# 課題の内容
次に示す項目をすべて、一字一句変えずにそのまま返しなさい。
:: 与えられたデータ ::
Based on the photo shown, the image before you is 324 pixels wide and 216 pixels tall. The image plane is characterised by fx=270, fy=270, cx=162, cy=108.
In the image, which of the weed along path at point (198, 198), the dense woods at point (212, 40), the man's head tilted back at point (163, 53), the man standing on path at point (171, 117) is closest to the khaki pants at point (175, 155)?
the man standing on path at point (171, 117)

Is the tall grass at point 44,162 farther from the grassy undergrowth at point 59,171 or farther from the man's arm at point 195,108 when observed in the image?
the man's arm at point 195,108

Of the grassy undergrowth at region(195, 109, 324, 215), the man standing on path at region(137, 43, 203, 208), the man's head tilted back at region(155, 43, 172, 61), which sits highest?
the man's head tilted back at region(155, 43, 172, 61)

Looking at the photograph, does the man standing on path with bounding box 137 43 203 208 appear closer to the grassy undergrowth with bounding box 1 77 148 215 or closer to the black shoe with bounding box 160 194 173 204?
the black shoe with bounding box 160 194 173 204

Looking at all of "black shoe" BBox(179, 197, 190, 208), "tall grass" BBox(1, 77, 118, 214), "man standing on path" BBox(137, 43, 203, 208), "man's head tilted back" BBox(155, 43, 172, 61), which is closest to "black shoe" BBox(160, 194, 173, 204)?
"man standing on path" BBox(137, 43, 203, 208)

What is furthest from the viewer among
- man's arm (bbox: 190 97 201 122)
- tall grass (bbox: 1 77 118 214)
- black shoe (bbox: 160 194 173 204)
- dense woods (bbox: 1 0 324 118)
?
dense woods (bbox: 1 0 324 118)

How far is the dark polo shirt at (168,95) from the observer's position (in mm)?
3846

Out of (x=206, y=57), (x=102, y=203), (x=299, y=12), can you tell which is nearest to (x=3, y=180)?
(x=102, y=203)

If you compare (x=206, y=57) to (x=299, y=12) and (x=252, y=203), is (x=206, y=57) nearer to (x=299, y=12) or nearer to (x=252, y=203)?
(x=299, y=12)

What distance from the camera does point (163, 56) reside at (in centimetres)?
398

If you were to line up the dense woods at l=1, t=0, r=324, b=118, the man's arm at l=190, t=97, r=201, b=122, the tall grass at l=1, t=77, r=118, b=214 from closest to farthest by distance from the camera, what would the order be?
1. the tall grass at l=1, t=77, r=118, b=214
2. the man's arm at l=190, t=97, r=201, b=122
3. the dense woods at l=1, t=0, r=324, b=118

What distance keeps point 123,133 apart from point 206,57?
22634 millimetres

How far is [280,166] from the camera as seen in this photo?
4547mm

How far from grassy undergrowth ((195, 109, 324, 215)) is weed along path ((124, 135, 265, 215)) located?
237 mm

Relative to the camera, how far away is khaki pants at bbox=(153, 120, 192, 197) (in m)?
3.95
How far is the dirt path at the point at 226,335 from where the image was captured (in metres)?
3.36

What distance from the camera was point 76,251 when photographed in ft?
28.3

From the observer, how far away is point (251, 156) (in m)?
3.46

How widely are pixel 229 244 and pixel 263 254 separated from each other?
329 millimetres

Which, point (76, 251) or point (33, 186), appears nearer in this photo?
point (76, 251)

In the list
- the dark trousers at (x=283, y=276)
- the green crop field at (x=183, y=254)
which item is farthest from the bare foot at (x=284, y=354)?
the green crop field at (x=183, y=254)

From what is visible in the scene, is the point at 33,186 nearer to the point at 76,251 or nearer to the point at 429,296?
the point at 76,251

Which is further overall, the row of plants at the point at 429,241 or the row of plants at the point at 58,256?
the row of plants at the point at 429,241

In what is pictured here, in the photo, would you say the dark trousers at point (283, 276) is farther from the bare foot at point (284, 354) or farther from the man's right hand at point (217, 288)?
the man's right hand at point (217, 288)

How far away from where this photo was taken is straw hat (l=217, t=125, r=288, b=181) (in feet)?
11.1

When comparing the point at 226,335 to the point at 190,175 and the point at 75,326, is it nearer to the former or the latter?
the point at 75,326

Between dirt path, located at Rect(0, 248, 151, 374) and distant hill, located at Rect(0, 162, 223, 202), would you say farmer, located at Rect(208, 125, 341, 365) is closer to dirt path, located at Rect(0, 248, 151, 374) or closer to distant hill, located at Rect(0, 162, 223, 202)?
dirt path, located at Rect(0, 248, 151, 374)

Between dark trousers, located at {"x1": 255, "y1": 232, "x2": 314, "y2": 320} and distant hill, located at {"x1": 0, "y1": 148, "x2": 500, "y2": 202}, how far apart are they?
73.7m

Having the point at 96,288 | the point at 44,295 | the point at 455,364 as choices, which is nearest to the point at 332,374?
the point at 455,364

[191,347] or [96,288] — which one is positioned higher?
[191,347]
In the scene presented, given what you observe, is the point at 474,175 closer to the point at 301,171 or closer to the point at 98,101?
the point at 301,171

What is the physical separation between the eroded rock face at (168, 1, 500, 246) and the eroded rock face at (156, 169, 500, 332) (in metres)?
:::
# 課題への解答
Based on the photo shown, the image before you is 324 pixels wide and 216 pixels tall. The image plane is characterised by fx=270, fy=270, cx=162, cy=108.
In the image, which of the weed along path at point (198, 198), the dense woods at point (212, 40), the man's head tilted back at point (163, 53), the man standing on path at point (171, 117) is closest to the khaki pants at point (175, 155)?
the man standing on path at point (171, 117)

Is the tall grass at point 44,162 farther from the grassy undergrowth at point 59,171 or farther from the man's arm at point 195,108 when observed in the image?
the man's arm at point 195,108

Of the grassy undergrowth at region(195, 109, 324, 215), the man standing on path at region(137, 43, 203, 208), the man's head tilted back at region(155, 43, 172, 61), which sits highest?
the man's head tilted back at region(155, 43, 172, 61)

Looking at the photograph, does the man standing on path with bounding box 137 43 203 208 appear closer to the grassy undergrowth with bounding box 1 77 148 215 or closer to the black shoe with bounding box 160 194 173 204?
the black shoe with bounding box 160 194 173 204

Looking at all of "black shoe" BBox(179, 197, 190, 208), "tall grass" BBox(1, 77, 118, 214), "man standing on path" BBox(137, 43, 203, 208), "man's head tilted back" BBox(155, 43, 172, 61), which is closest to "black shoe" BBox(160, 194, 173, 204)?
"man standing on path" BBox(137, 43, 203, 208)

What is furthest from the viewer among
- man's arm (bbox: 190 97 201 122)
- tall grass (bbox: 1 77 118 214)
- black shoe (bbox: 160 194 173 204)
- dense woods (bbox: 1 0 324 118)
?
dense woods (bbox: 1 0 324 118)

How far is the dark polo shirt at (168,95) from the observer's position (in mm)?
3846

Out of (x=206, y=57), (x=102, y=203), (x=299, y=12), can you tell which is nearest to (x=3, y=180)?
(x=102, y=203)

If you compare (x=206, y=57) to (x=299, y=12) and (x=252, y=203), is (x=206, y=57) nearer to (x=299, y=12) or nearer to (x=252, y=203)?
(x=299, y=12)

What distance from the camera does point (163, 56) reside at (in centimetres)?
398

If you were to line up the dense woods at l=1, t=0, r=324, b=118, the man's arm at l=190, t=97, r=201, b=122, the tall grass at l=1, t=77, r=118, b=214 from closest to farthest by distance from the camera, what would the order be?
1. the tall grass at l=1, t=77, r=118, b=214
2. the man's arm at l=190, t=97, r=201, b=122
3. the dense woods at l=1, t=0, r=324, b=118

What distance keeps point 123,133 apart from point 206,57?
22634 millimetres

How far is [280,166] from the camera as seen in this photo?
4547mm

How far from grassy undergrowth ((195, 109, 324, 215)) is weed along path ((124, 135, 265, 215)) located?
237 mm

Relative to the camera, how far away is khaki pants at bbox=(153, 120, 192, 197) (in m)?
3.95
How far is the dirt path at the point at 226,335 from where the image was captured (in metres)?
3.36

What distance from the camera was point 76,251 when photographed in ft?
28.3

From the observer, how far away is point (251, 156) (in m)?
3.46

How widely are pixel 229 244 and pixel 263 254 separated from each other?
329 millimetres

Which, point (76, 251) or point (33, 186), appears nearer in this photo?
point (76, 251)

In the list
- the dark trousers at (x=283, y=276)
- the green crop field at (x=183, y=254)
which item is farthest from the bare foot at (x=284, y=354)?
the green crop field at (x=183, y=254)

From what is visible in the scene, is the point at 33,186 nearer to the point at 76,251 or nearer to the point at 429,296?
the point at 76,251

Which is further overall, the row of plants at the point at 429,241 or the row of plants at the point at 58,256?
the row of plants at the point at 429,241

In what is pictured here, in the photo, would you say the dark trousers at point (283, 276) is farther from the bare foot at point (284, 354) or farther from the man's right hand at point (217, 288)?
the man's right hand at point (217, 288)

How far away from where this photo was taken is straw hat (l=217, t=125, r=288, b=181) (in feet)?
11.1

When comparing the point at 226,335 to the point at 190,175 and the point at 75,326, is it nearer to the former or the latter?
the point at 75,326

Between dirt path, located at Rect(0, 248, 151, 374) and distant hill, located at Rect(0, 162, 223, 202), would you say farmer, located at Rect(208, 125, 341, 365) is closer to dirt path, located at Rect(0, 248, 151, 374) or closer to distant hill, located at Rect(0, 162, 223, 202)?
dirt path, located at Rect(0, 248, 151, 374)

Between dark trousers, located at {"x1": 255, "y1": 232, "x2": 314, "y2": 320} and distant hill, located at {"x1": 0, "y1": 148, "x2": 500, "y2": 202}, how far apart are they?
73.7m

Having the point at 96,288 | the point at 44,295 | the point at 455,364 as choices, which is nearest to the point at 332,374?
the point at 455,364

[191,347] or [96,288] — which one is positioned higher?
[191,347]
In the scene presented, given what you observe, is the point at 474,175 closer to the point at 301,171 or closer to the point at 98,101?
the point at 301,171

What is the physical separation between the eroded rock face at (168, 1, 500, 246) and the eroded rock face at (156, 169, 500, 332) (in metres)?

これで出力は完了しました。